Understanding the VP8 Token Tree

I got tripped up on another part of the VP8 decoding process today. So I drew a picture to help myself understand it. Then I went back and read David Conrad’s comment on my last post regarding my difficulty understanding the VP8 spec and saw that he ran into the same problem. Since we both experienced the same hindrance in trying to sort out this matter, I thought I may as well publish the picture I drew.

VP8 defines various trees for decoding different syntax elements. There is one tree for decoding the tokens and it is expressed in the VP8 spec as such:

Here is what the table looks like when you make a tree out of it (click for full size image):



The catch is that it makes no sense for an end-of-block (EOB) token to follow a 0 token since EOB already indicates that the remainder of the coefficients should be 0 anyway. Thus, the spec states that, “decoding of certain DCT coefficients may skip the first branch, whose preceding coefficient is a DCT_0.” I confess, I didn’t understand what “skip the first branch” meant until I drew the tree.
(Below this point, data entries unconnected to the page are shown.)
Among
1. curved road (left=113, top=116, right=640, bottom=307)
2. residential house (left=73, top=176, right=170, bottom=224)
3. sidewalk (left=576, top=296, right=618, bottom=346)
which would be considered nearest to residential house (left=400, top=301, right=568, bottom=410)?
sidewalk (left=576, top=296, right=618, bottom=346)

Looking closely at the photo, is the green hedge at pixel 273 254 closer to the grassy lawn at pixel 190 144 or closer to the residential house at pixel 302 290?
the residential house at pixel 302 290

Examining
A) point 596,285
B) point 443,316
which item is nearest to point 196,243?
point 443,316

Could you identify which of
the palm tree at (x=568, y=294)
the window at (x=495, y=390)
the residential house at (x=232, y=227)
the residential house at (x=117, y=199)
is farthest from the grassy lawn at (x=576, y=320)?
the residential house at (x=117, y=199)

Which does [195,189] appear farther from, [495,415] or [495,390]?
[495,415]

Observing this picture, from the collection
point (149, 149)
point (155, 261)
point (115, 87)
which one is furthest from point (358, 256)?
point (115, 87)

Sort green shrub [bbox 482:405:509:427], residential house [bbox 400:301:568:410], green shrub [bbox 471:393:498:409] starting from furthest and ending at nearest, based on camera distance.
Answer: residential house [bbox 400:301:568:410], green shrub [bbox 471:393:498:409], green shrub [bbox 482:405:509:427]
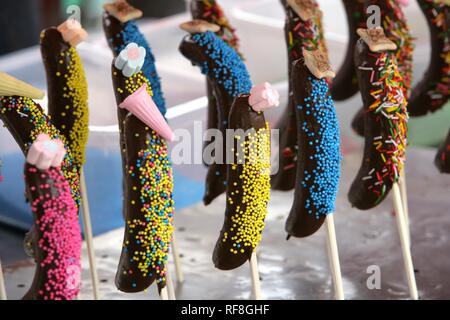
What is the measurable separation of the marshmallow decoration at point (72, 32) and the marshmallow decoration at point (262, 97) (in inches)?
12.5

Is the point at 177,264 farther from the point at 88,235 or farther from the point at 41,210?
the point at 41,210

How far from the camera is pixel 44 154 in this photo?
1.11 metres

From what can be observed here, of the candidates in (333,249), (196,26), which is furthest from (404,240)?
(196,26)

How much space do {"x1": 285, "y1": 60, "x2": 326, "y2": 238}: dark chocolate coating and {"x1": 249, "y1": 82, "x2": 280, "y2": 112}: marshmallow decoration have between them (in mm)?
102

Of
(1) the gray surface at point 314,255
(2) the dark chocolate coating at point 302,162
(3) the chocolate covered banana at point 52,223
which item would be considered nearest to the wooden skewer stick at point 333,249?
(2) the dark chocolate coating at point 302,162

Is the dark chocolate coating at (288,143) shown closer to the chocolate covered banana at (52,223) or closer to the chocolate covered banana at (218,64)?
the chocolate covered banana at (218,64)

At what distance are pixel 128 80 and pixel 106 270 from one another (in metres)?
0.62

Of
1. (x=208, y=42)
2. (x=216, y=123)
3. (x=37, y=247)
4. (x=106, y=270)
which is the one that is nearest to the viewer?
(x=37, y=247)

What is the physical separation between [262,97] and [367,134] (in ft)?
0.99

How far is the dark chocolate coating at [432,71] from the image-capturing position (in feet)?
5.69

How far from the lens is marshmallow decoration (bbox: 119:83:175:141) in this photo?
122 centimetres
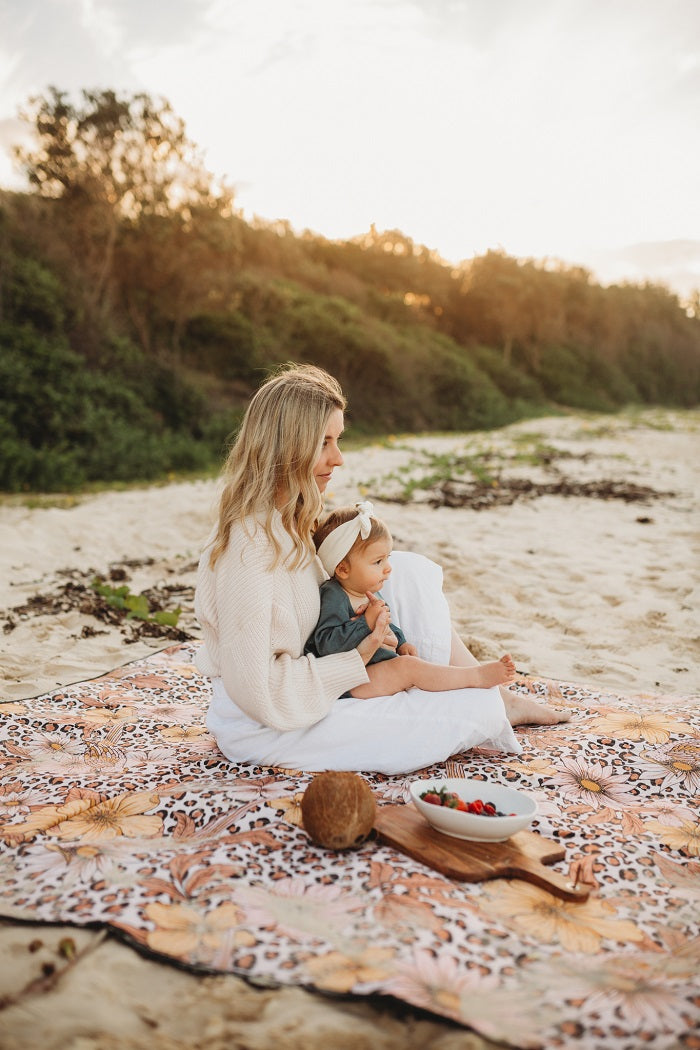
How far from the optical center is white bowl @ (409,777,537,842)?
231 centimetres

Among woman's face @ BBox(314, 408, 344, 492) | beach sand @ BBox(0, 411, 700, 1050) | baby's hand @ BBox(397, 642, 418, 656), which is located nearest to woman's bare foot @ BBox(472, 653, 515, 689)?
baby's hand @ BBox(397, 642, 418, 656)

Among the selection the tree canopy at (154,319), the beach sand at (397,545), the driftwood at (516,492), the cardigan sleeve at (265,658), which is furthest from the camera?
the tree canopy at (154,319)

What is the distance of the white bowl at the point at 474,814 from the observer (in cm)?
Answer: 231

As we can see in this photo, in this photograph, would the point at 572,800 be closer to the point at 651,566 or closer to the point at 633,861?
the point at 633,861

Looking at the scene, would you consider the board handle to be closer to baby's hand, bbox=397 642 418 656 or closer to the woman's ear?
baby's hand, bbox=397 642 418 656

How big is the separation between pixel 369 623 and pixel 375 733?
1.30ft

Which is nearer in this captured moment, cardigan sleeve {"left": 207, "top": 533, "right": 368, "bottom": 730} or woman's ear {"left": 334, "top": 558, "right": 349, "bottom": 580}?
cardigan sleeve {"left": 207, "top": 533, "right": 368, "bottom": 730}

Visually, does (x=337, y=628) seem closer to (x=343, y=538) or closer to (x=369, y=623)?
(x=369, y=623)

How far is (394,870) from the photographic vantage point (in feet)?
7.38

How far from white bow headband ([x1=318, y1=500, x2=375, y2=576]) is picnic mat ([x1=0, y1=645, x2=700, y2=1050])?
808 millimetres

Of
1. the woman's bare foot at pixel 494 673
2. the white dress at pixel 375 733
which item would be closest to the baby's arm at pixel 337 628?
the white dress at pixel 375 733

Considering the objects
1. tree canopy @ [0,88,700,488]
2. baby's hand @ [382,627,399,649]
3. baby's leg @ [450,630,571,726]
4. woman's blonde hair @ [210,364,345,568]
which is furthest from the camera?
tree canopy @ [0,88,700,488]

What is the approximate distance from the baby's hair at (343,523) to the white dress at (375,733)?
0.58 meters

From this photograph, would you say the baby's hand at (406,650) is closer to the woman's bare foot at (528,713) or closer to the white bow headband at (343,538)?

For those wondering why it might be sub-optimal (clarity-wise) for a spec to simply regurgitate vast chunks of C code, this makes a decent case. As you can see, the spec makes certain assumptions about how a binary tree should be organized in a static array (node n points to elements n*2 and n*2+1 as its branches; leaves are either negative or 0). This is the second method I have seen; another piece of code (not the VP8 spec) had the nodes in the first half of the array and pointed to leaves in the second half. There must be other arrangements.